Il faut parfois se rappeler les faits
Depuis 1946, d'après Sartre, l'U.R.S.S.,
comme toujours, veut la paix. Le danger de guerre, qui est grand (
"Beaux enfants, chers rats visqueux, vous
courez à la guerre! Vous pouvez m'en croire. C'est un rat visqueux
qui vous parle"
), vient donc de l'Ouest. Les anticommunistes européens ou les
dirigeants des États-Unis veulent-ils la guerre? Notre penseur
l'insinue à diverses reprises (l'indifférence ouvrière, en France,
accroîtrait le danger), il ne l'affirme jamais. Il paraît plutôt
penser, ou bien que l'U.R.S.S. se sentira provoquée et déclenchera
le conflit, ou bien que les États-Unis, une fois réarmés, feront
valoir des prétentions excessives et précipiteront la catastrophe.
Les deux arguments ne sont solides ni l'un ni l'autre, et, selon
son habitude, Sartre fournit gracieusement des arguments à ses
contradicteurs. Il nous annonce qu'en cas de guerre les Russes
seront en France. Il faut donc conclure que les armements
occidentaux, insuffisants pour arrêter l'invasion soviétique,
suffiront à convaincre le
Politburo
que la guerre est prochaine et qu'il doit en prendre l'initiative.

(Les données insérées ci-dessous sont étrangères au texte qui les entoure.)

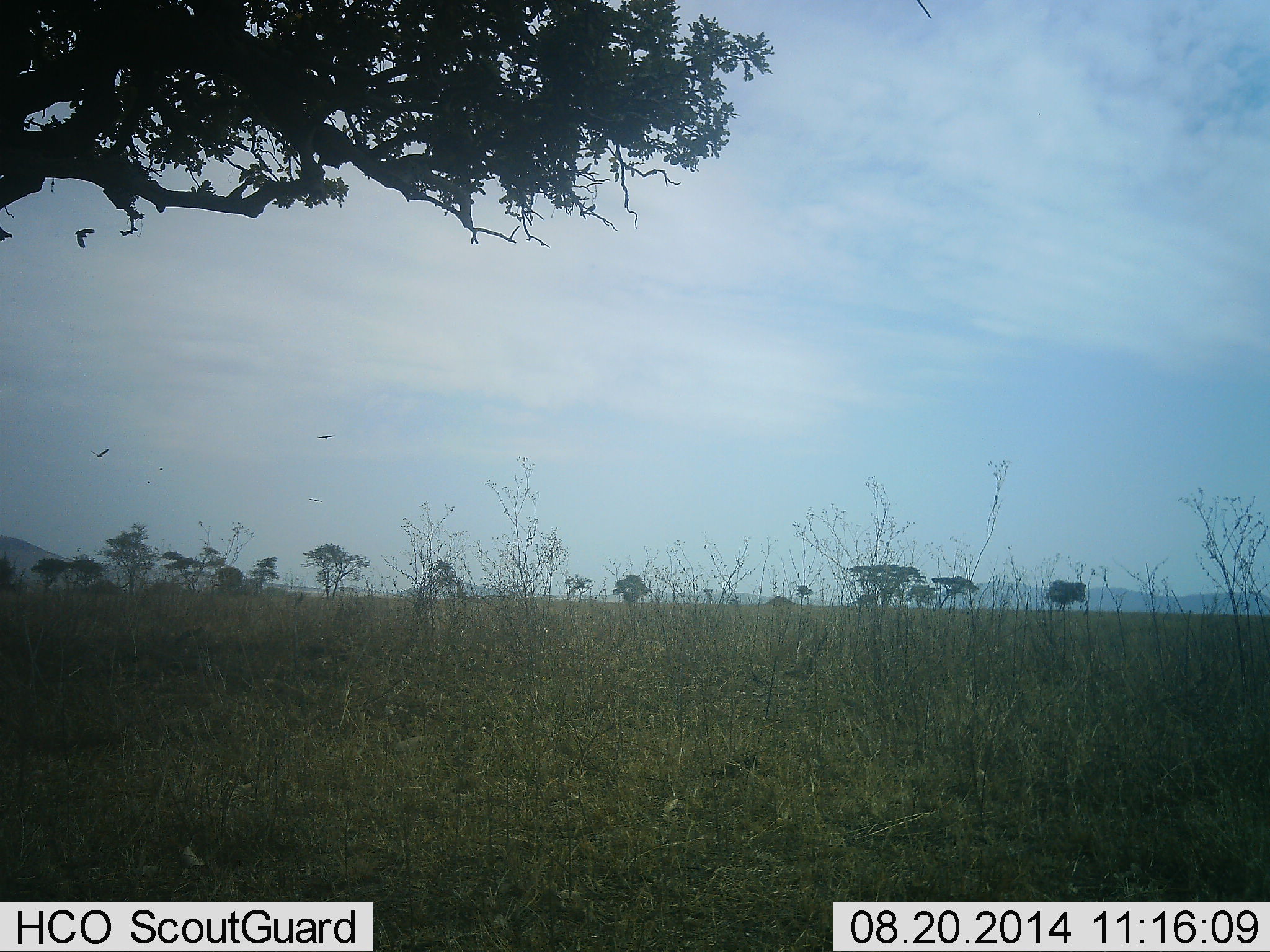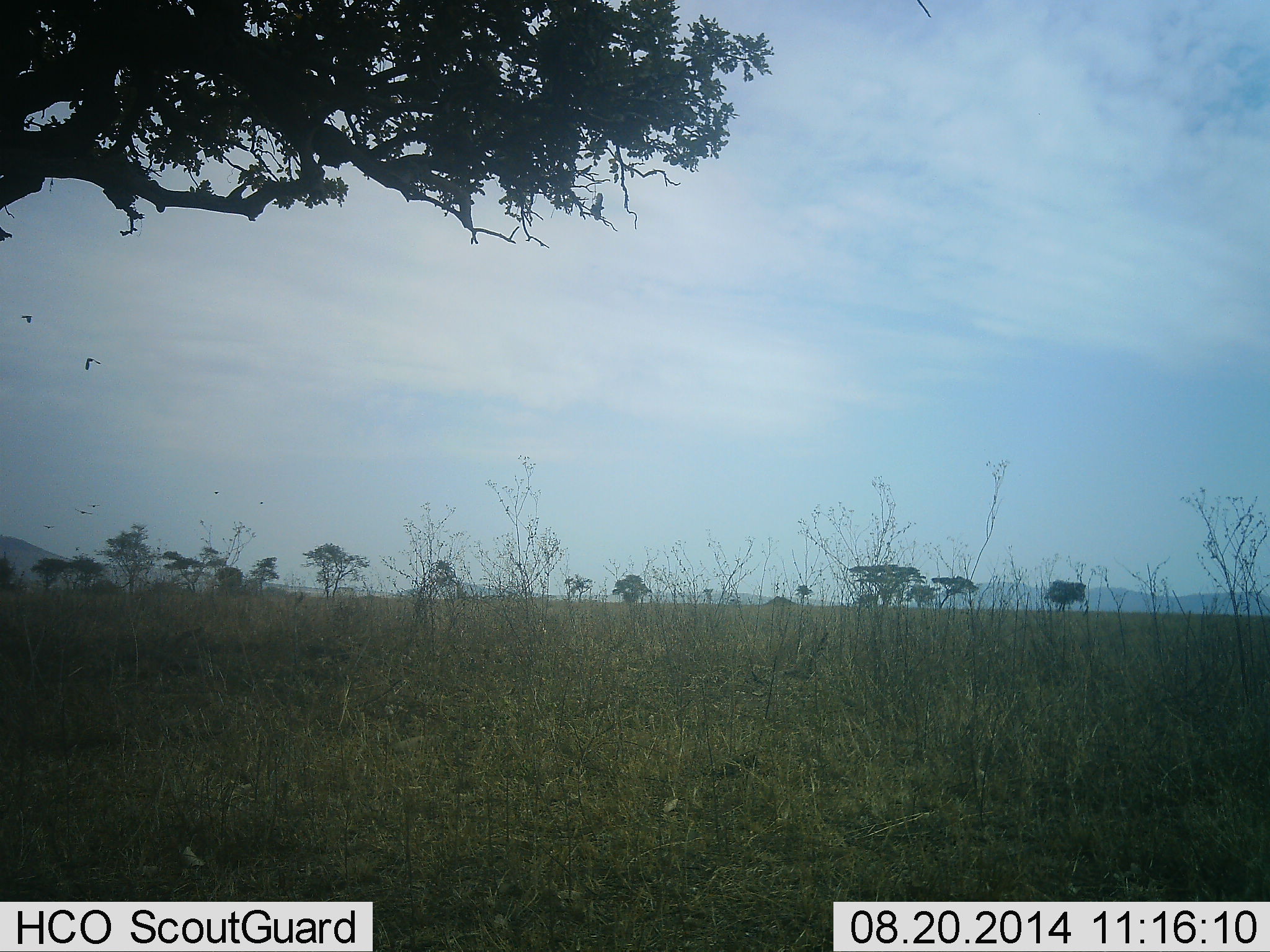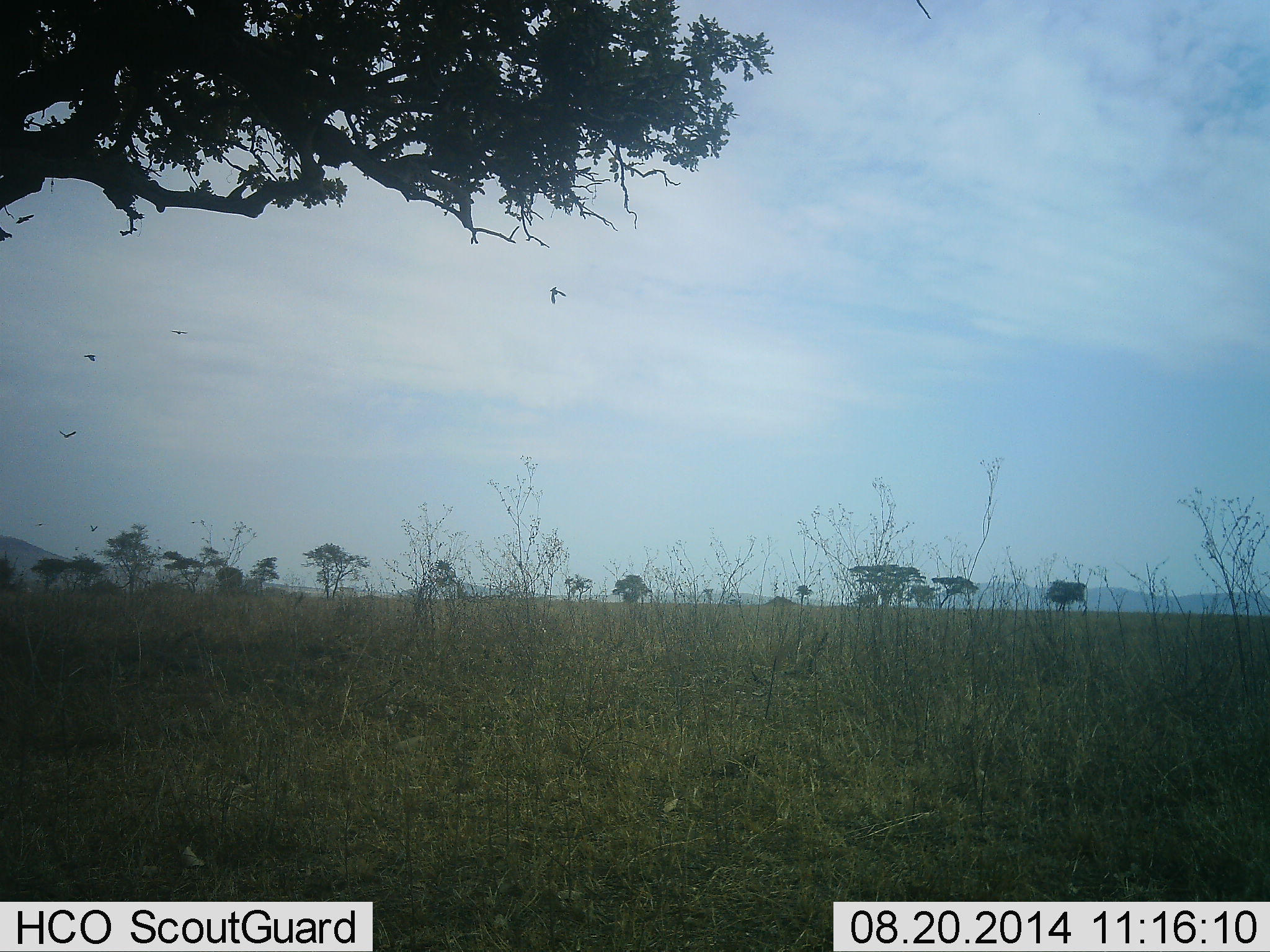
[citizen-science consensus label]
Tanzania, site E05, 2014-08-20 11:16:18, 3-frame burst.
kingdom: Animalia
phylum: Chordata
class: Aves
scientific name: Aves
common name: bird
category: otherbird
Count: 6.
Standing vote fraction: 0%.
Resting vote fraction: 0%.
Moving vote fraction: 100%.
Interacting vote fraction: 10%.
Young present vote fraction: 0%.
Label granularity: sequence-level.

Et qui pourrait l'en blâmer, comme dit l'autre?L'argument qui semble impressionner le plus
Sartre est qu'
"une nation, quelle qu'elle soit, a la
politique étrangère de son armement"
. Curieusement, l'idée ne semble pas lui venir qu'on le
retournerait aisément contre lui. Entre 1946 et 1950, les
Occidentaux avaient désarmé et les Russes avaient maintenu une
grande armée.
"Faire montre de sa force, c'est déjà
violenter."
Mais les trente divisions russes, dans la zone orientale
d'Allemagne, quel autre objectif avaient-elles qu'une démonstration
de force, en vue d'inspirer la terreur aux Européens sans
armes?Les relations entre États ont toujours été
faites de conflits entre des volontés de puissance rivales. Les
armements, virtuels ou actuels, ont toujours été le suprême recours
derrière les notes diplomatiques. À cet égard, il n'y a pas de
différence de nature entre les deux camps. Et Sartre se ridiculise
à reprocher aux uns les armements qu'il trouve légitimes de la part
des autres.
Sartre, il est vrai, tient en réserve un
argument-massue contre le réarmement. L'Union soviétique n'attaque
pas, alors qu'elle dispose d'une supériorité indiscutable. Donc,
elle veut la paix. Cette raison lui paraît aussi illuminante que le
cogito
à Descartes. Il écarte l'argument fondé sur la supériorité atomique
américaine sous prétexte que le stock américain sera d'ici quelques
années triplé. Il ne paraît même pas soupçonner la réponse banale:
un pays sans bombes atomiques est plus dominé par un pays qui en
possède cinq cents qu'un pays qui en possède cinq cents face à un
pays qui en possède quinze cents. Le nombre des objectifs relevant
de la bombe n'est pas illimité. La Russie, qui n'avait pas de stock
en 1950, en aura un en 1955; elle aura plus progressé que les
États-Unis, même si, entre temps, ceux-ci ont fabriqué un nombre
absolu de bombes plus grand - ne serait-ce qu'en raison de la
possibilité que l'arme, en ce cas, ne soit utilisée par personne.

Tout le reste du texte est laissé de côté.